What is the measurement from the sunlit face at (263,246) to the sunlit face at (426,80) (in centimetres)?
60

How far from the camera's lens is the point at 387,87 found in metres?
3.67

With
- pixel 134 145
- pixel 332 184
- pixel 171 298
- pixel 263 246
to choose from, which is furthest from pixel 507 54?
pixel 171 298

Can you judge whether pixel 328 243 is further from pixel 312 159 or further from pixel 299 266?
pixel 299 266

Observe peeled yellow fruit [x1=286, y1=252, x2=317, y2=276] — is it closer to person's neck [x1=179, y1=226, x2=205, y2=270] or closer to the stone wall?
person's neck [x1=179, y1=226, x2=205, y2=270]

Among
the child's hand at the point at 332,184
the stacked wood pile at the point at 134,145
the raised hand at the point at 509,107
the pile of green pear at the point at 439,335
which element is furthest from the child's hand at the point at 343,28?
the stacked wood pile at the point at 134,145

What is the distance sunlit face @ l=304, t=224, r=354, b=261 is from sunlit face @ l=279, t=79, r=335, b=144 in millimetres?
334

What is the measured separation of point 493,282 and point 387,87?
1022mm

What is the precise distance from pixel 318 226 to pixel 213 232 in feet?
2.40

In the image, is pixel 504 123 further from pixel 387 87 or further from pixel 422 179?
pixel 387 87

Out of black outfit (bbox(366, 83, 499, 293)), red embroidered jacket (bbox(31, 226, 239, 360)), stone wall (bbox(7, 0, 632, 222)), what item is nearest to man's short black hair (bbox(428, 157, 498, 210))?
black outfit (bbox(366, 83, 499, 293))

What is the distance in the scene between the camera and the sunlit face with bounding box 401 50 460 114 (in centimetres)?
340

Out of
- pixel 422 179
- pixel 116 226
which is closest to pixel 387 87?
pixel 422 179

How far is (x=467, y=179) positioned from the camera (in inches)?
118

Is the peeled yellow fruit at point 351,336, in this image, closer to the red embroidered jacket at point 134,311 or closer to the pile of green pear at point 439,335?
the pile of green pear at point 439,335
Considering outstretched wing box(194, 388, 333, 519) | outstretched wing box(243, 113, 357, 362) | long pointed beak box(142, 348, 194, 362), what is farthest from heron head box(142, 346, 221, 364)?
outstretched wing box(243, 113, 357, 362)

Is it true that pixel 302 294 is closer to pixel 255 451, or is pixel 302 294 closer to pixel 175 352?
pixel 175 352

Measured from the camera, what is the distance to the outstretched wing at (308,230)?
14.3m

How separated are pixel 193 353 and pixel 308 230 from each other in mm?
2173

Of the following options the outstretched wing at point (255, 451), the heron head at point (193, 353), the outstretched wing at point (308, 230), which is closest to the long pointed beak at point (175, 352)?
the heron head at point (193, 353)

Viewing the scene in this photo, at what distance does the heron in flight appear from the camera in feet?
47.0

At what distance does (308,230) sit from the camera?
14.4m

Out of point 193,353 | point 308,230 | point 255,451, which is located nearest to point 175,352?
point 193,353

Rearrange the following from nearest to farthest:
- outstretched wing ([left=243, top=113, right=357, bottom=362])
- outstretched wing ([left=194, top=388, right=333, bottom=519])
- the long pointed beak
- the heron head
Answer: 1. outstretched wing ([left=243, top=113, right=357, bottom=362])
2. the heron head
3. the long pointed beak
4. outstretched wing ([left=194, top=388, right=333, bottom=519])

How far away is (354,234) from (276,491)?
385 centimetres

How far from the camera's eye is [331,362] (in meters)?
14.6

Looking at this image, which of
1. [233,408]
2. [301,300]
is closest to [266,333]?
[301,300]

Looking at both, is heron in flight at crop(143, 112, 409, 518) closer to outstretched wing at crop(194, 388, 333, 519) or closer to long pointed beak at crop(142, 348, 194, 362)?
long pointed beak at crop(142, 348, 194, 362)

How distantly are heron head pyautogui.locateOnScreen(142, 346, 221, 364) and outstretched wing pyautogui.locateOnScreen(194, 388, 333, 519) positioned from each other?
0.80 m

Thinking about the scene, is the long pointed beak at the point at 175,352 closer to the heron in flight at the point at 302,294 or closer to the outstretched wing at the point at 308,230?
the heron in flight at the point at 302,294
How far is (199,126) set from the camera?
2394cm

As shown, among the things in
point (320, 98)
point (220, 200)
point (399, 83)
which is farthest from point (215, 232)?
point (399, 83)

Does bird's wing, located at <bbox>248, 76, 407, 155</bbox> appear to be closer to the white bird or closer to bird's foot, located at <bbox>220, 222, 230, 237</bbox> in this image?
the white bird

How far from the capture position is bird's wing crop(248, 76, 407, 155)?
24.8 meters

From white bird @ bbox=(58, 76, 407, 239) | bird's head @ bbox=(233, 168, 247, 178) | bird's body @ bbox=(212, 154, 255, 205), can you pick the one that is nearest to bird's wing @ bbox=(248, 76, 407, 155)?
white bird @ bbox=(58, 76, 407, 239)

[PROMPT]: Output all of the data again, exactly.

[EXERCISE OUTPUT]:
What is the measurement from the sunlit face at (263,246) to the sunlit face at (426,80) (in centimetres)?
60

How far from the camera's lens is the point at 387,87 found in metres?
3.67

With
- pixel 134 145
- pixel 332 184
- pixel 171 298
- pixel 263 246
to choose from, which is furthest from pixel 507 54?
pixel 171 298

Can you judge whether pixel 328 243 is further from pixel 312 159 or further from pixel 299 266?
pixel 299 266

Observe peeled yellow fruit [x1=286, y1=252, x2=317, y2=276] — is it closer to person's neck [x1=179, y1=226, x2=205, y2=270] or closer to the stone wall?
person's neck [x1=179, y1=226, x2=205, y2=270]

Among
the child's hand at the point at 332,184
the stacked wood pile at the point at 134,145
the raised hand at the point at 509,107
the pile of green pear at the point at 439,335
which element is furthest from the child's hand at the point at 343,28?
the stacked wood pile at the point at 134,145

What is the distance sunlit face @ l=304, t=224, r=354, b=261 is from sunlit face @ l=279, t=79, r=335, b=144 in millimetres?
334

What is the measured separation of point 493,282 and point 387,87?
1022mm

What is the precise distance from pixel 318 226 to pixel 213 232 in feet?
2.40

In the image, is pixel 504 123 further from pixel 387 87 or further from pixel 422 179?
pixel 387 87

Out of black outfit (bbox(366, 83, 499, 293)), red embroidered jacket (bbox(31, 226, 239, 360)), stone wall (bbox(7, 0, 632, 222)), what item is nearest to man's short black hair (bbox(428, 157, 498, 210))?
black outfit (bbox(366, 83, 499, 293))

What is the distance in the scene between the camera and the sunlit face with bounding box 401 50 460 114 (in centimetres)?
340

Out of
- pixel 422 179
- pixel 116 226
which is closest to pixel 387 87?
pixel 422 179

How far is (x=467, y=179) positioned from the camera (in inches)?
118

Is the peeled yellow fruit at point 351,336, in this image, closer to the red embroidered jacket at point 134,311 or closer to the pile of green pear at point 439,335?
the pile of green pear at point 439,335
Considering outstretched wing box(194, 388, 333, 519) | outstretched wing box(243, 113, 357, 362) | long pointed beak box(142, 348, 194, 362), what is farthest from heron head box(142, 346, 221, 364)?
outstretched wing box(243, 113, 357, 362)

Is it true that pixel 302 294 is closer to pixel 255 451, or is pixel 302 294 closer to pixel 175 352?
pixel 175 352

Measured from the camera, what is the distance to the outstretched wing at (308,230)?
14.3m

How separated are pixel 193 353 and pixel 308 230 from each other in mm?
2173

Of the following options the outstretched wing at point (255, 451), the heron head at point (193, 353), the outstretched wing at point (308, 230), which is closest to the long pointed beak at point (175, 352)?
the heron head at point (193, 353)

Viewing the scene in this photo, at what distance does the heron in flight appear from the camera in feet?
47.0

At what distance does (308,230) sit from the camera?
14.4m

Out of point 193,353 | point 308,230 | point 255,451, which is located nearest to point 175,352?
point 193,353

Rearrange the following from nearest to farthest:
- outstretched wing ([left=243, top=113, right=357, bottom=362])
- outstretched wing ([left=194, top=388, right=333, bottom=519])
- the long pointed beak
- the heron head
Answer: 1. outstretched wing ([left=243, top=113, right=357, bottom=362])
2. the heron head
3. the long pointed beak
4. outstretched wing ([left=194, top=388, right=333, bottom=519])

How far away is (354,234) from (276,491)?
385 centimetres

How far from the camera's eye is [331,362] (in meters)?
14.6

Looking at this image, which of
1. [233,408]
2. [301,300]
is closest to [266,333]?
[301,300]

Looking at both, is heron in flight at crop(143, 112, 409, 518) closer to outstretched wing at crop(194, 388, 333, 519) or closer to long pointed beak at crop(142, 348, 194, 362)?
long pointed beak at crop(142, 348, 194, 362)

How distantly are heron head pyautogui.locateOnScreen(142, 346, 221, 364) and outstretched wing pyautogui.locateOnScreen(194, 388, 333, 519) positioned from each other?
0.80 m

Thinking about the scene, is the long pointed beak at the point at 175,352 closer to the heron in flight at the point at 302,294 or closer to the outstretched wing at the point at 308,230?
the heron in flight at the point at 302,294
How far is (199,126) set from the camera?
2394cm

As shown, among the things in
point (320, 98)
point (220, 200)
point (399, 83)
which is farthest from point (215, 232)?
point (399, 83)

Does bird's wing, located at <bbox>248, 76, 407, 155</bbox> appear to be closer to the white bird or closer to bird's foot, located at <bbox>220, 222, 230, 237</bbox> in this image?
the white bird

How far from the capture position is bird's wing crop(248, 76, 407, 155)?
24.8 meters

From white bird @ bbox=(58, 76, 407, 239) | bird's head @ bbox=(233, 168, 247, 178) | bird's body @ bbox=(212, 154, 255, 205), can you pick the one that is nearest to bird's wing @ bbox=(248, 76, 407, 155)?
white bird @ bbox=(58, 76, 407, 239)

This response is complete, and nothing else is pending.